It is not overstating to say that Ted Berrigan (1934-1983) was the spiritual center of literary New York as part of the Second Generation of New York School poets, both through his publication of little magazines and his own books, which he often signed and numbered as fine editions, no matter that they were stapled and mimeographed. His Sonnets is a modern classic, and a book that sits on the forefront of postwar poetry alongside Howl and Life Studies. It has influenced several generations of writers since, marrying chance procedures and an almost antiquated romanticism that he managed to make new.
The mimeograph revolution found some of its fullest practitioners in Berrigan and his circle, which includes fellow poets Ron Padgett and artist Joe Brainard whom he met in Tulsa. The group is sometimes known as the Tulsa School. Later on, poet Alice Notley married Berrigan and they began an artistic and life collaboration; the couple had two sons, who have also become poets.
The Tulsa School has emerged as all the more important in the decades since Berrigan’s untimely death, as recently indicated by Berrigan’s Collected Poems from University of California Press. Berrigan’s poetics also depends greatly on collaboration, something common in the Second Generation New York School, and embodied in many of the books found in the Danowski Poetry Library.
The Raymond Danowski Poetry Library was quite strong on Berrigan items from the inception, enough that he s featured as one of ten key Author Collections in the Democratic Vistas catalog. This includes items not even included in his bibliography. (It is awfully nice to stump a bibliographer.) The archive on offer includes what appears to be the original version of this otherwise unknown book, giving a key clue to its origin that might have remained a mystery without this version.
The more unique Alice Notley and Ted Berrigan items in the Danowski Poetry Library include letters, transcripts, interviews, and manuscripts; items from the Harold Schiff archive; a series of Berrigan’s journals with extensive drawing, poetry, and collage by the author; and many handmade items, including valentines passed between the pair.
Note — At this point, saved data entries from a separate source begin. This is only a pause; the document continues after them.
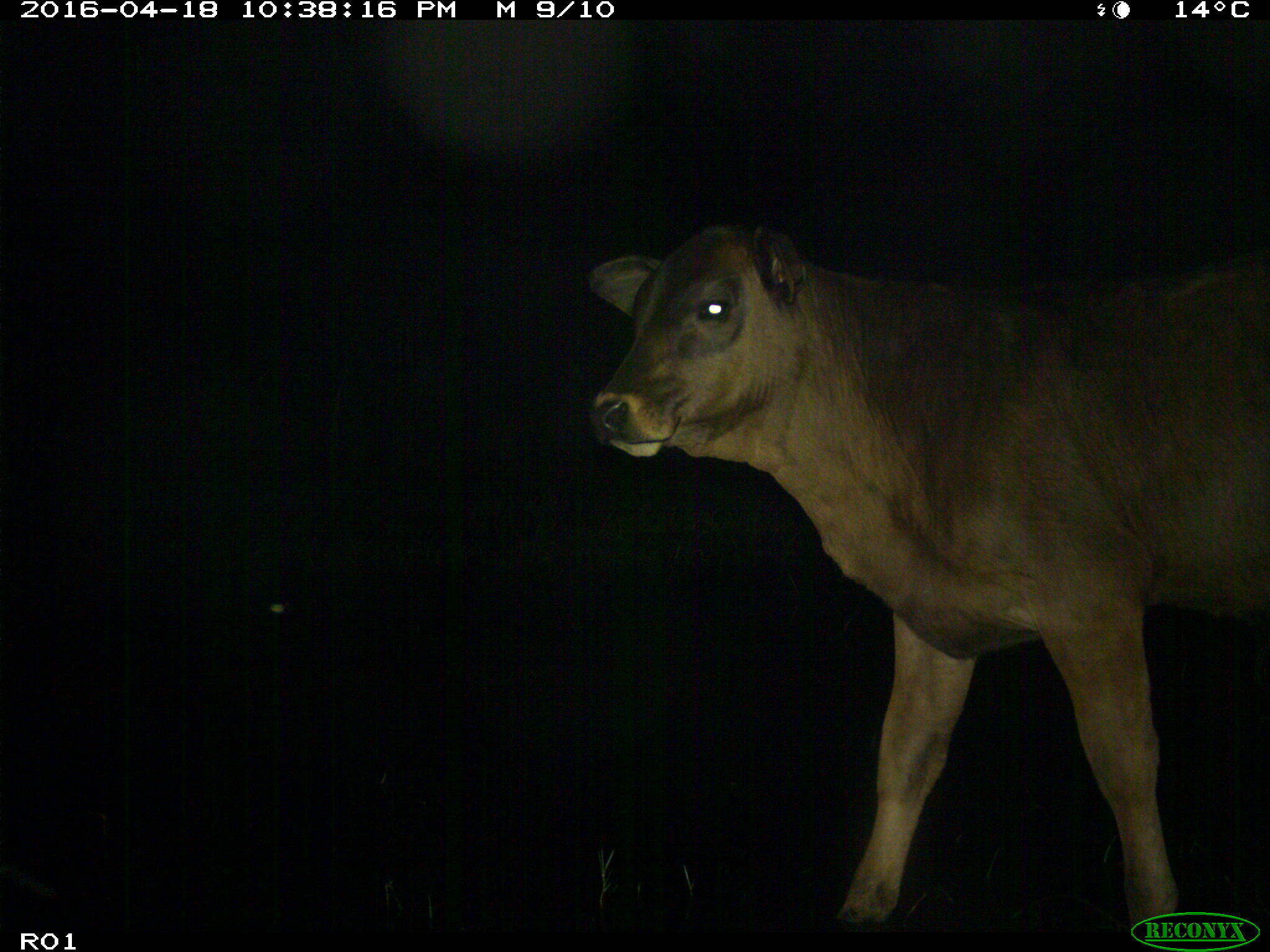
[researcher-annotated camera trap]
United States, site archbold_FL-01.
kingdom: Animalia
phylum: Chordata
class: Mammalia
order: Artiodactyla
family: Bovidae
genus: Bos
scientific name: Bos taurus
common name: domestic cow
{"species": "Bos taurus (domestic cow)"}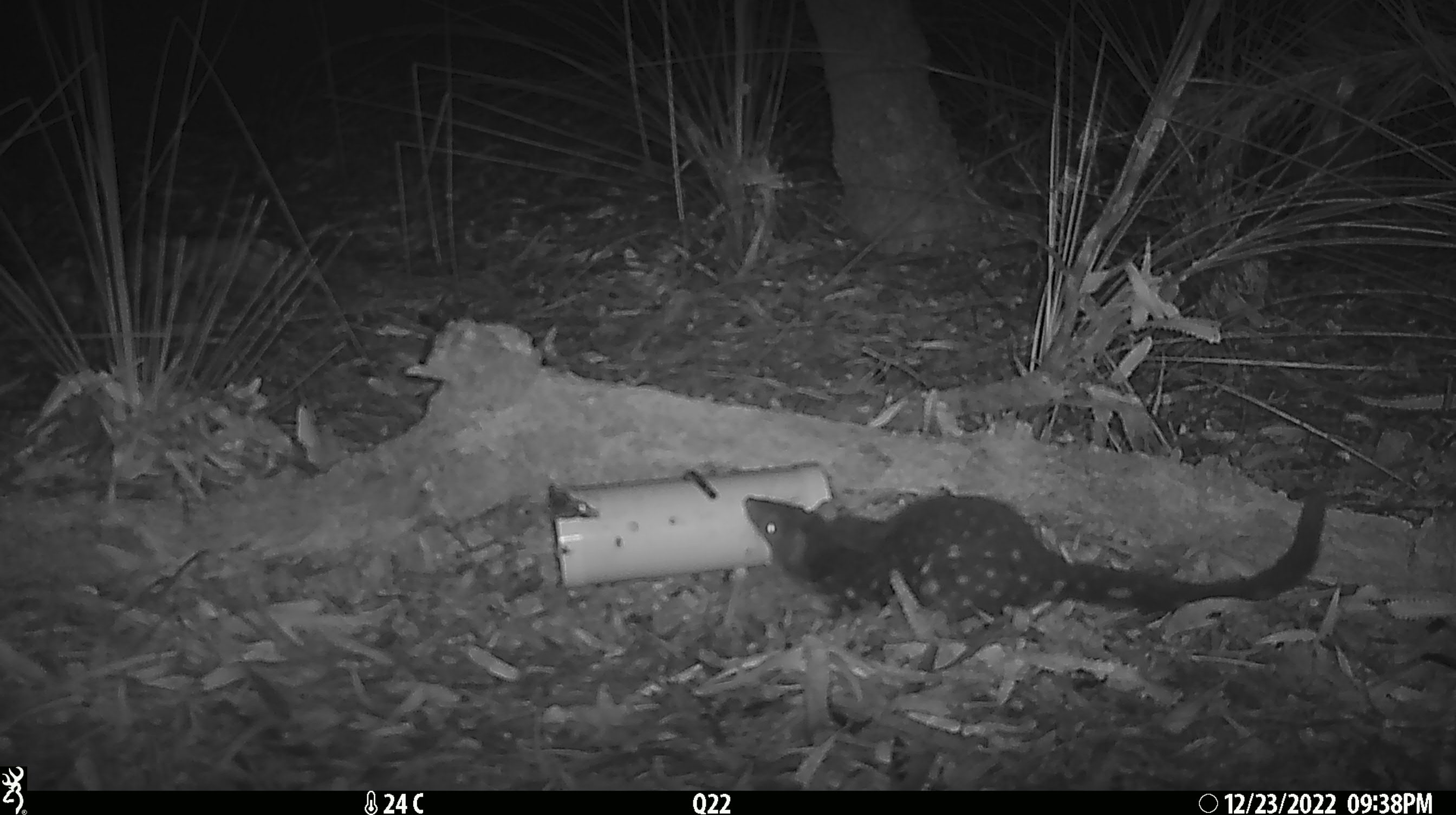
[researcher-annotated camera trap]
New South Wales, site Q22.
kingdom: Animalia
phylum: Chordata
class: Mammalia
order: Dasyuromorphia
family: Dasyuridae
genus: Dasyurus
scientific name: Dasyurus maculatus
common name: spotted-tailed quoll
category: quoll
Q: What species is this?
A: Quoll (spotted-tailed quoll) (Dasyurus maculatus).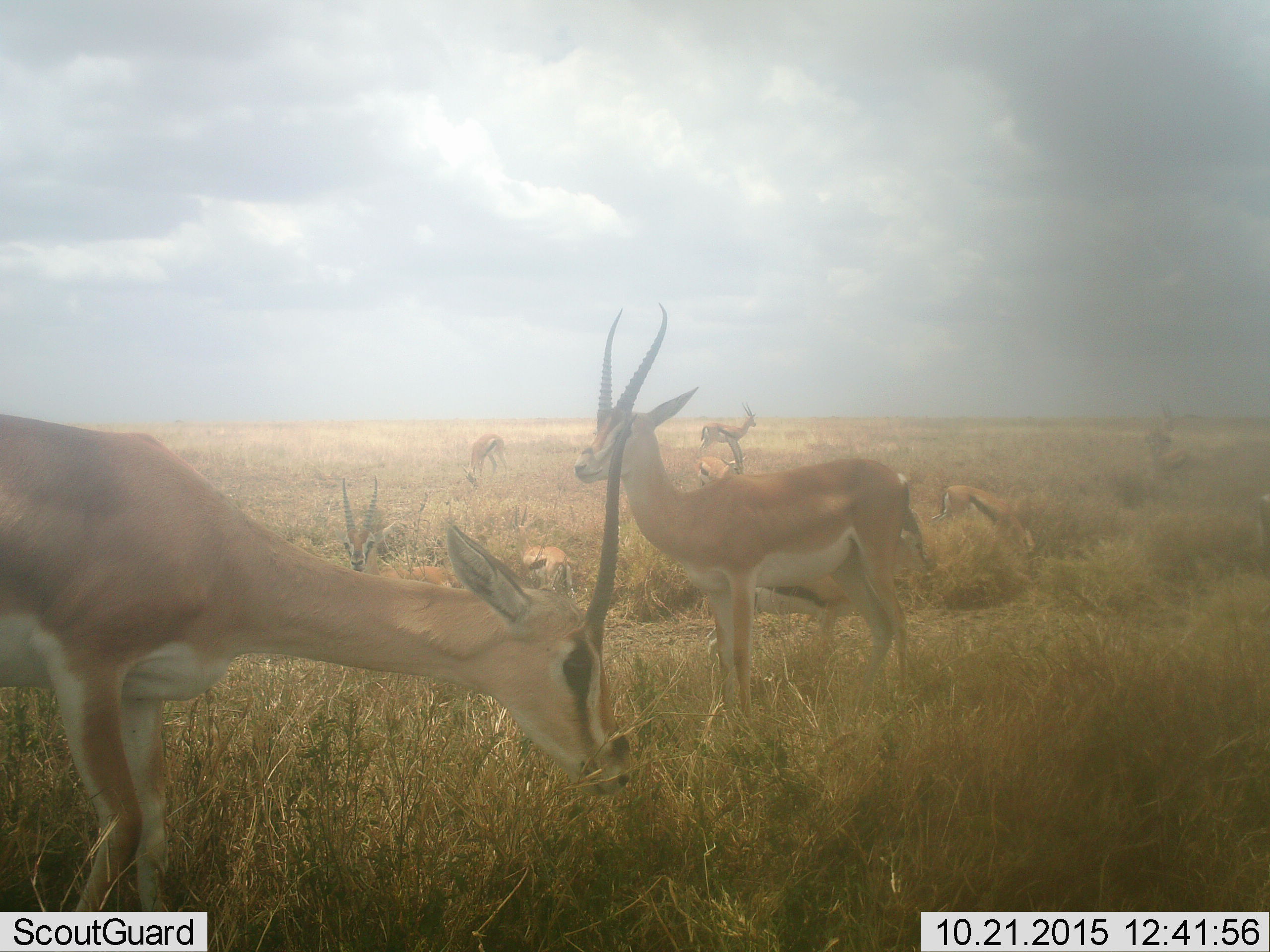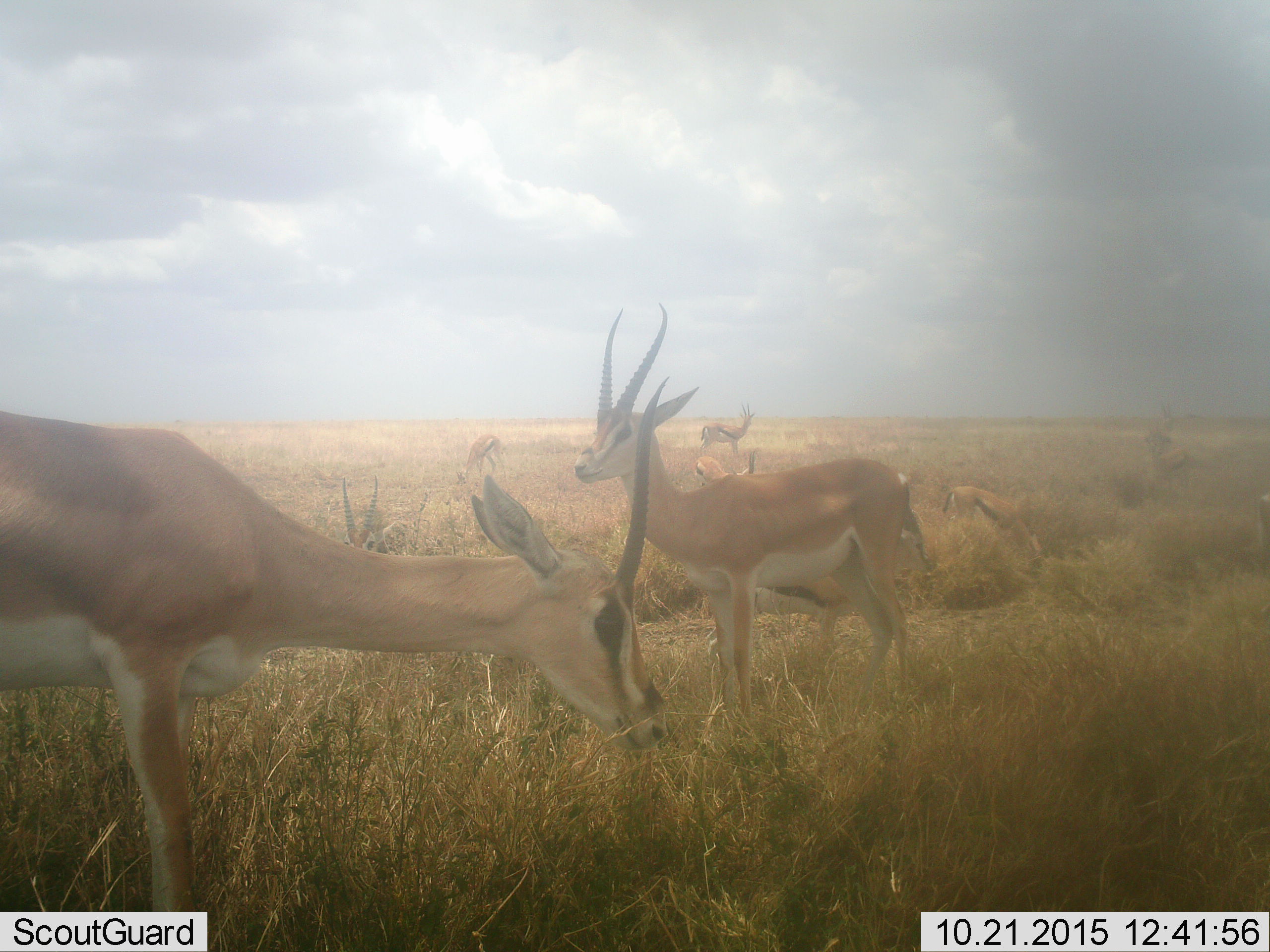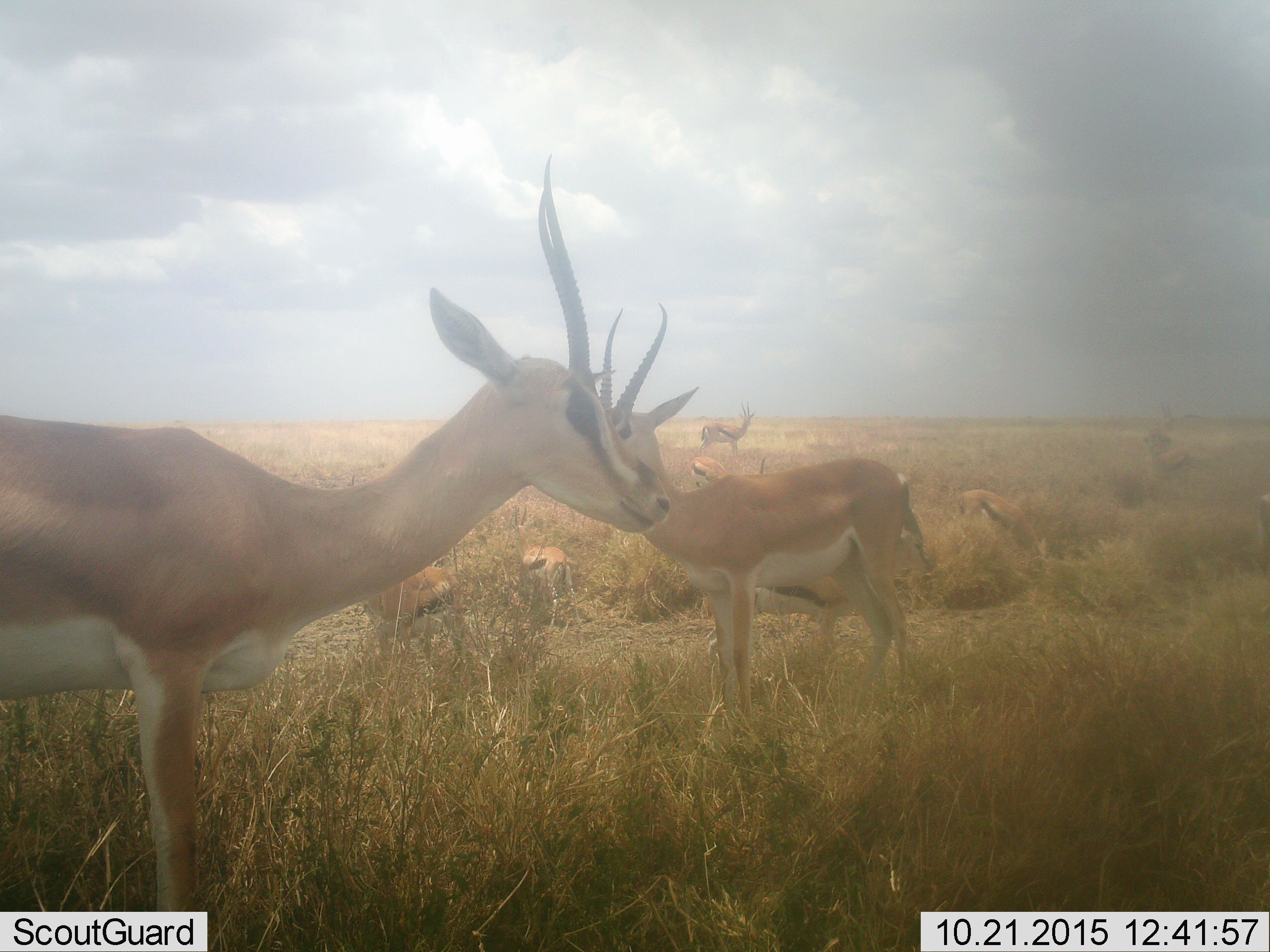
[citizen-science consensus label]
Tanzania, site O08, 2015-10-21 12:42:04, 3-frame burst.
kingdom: Animalia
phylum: Chordata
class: Mammalia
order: Artiodactyla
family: Bovidae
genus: Nanger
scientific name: Nanger granti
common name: grant's gazelle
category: gazellegrants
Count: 2.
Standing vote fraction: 100%.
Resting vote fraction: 20%.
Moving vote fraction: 20%.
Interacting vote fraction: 0%.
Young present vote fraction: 20%.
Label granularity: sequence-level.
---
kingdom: Animalia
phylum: Chordata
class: Mammalia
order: Artiodactyla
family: Bovidae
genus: Eudorcas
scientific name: Eudorcas thomsonii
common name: thomson's gazelle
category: gazellethomsons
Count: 8.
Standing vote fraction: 100%.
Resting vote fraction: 60%.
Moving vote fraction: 20%.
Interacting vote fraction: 0%.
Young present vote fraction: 0%.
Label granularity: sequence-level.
Other highlights include: Birthday Bash, a handmade book featuring Berrigan’s collaboration with Tom Clark; a typescript of original poems by Berrigan; the mini-archive of the production of Train Ride, including invaluable page proofs that indicate Berrigan’s particular use of white space and lineation; the original carbon typescript of an “oral history memoir” with a one-page preface, otherwise unpublished; a small album of photographs; plus prototypes for several books, including corrections in Berrigan’s hand.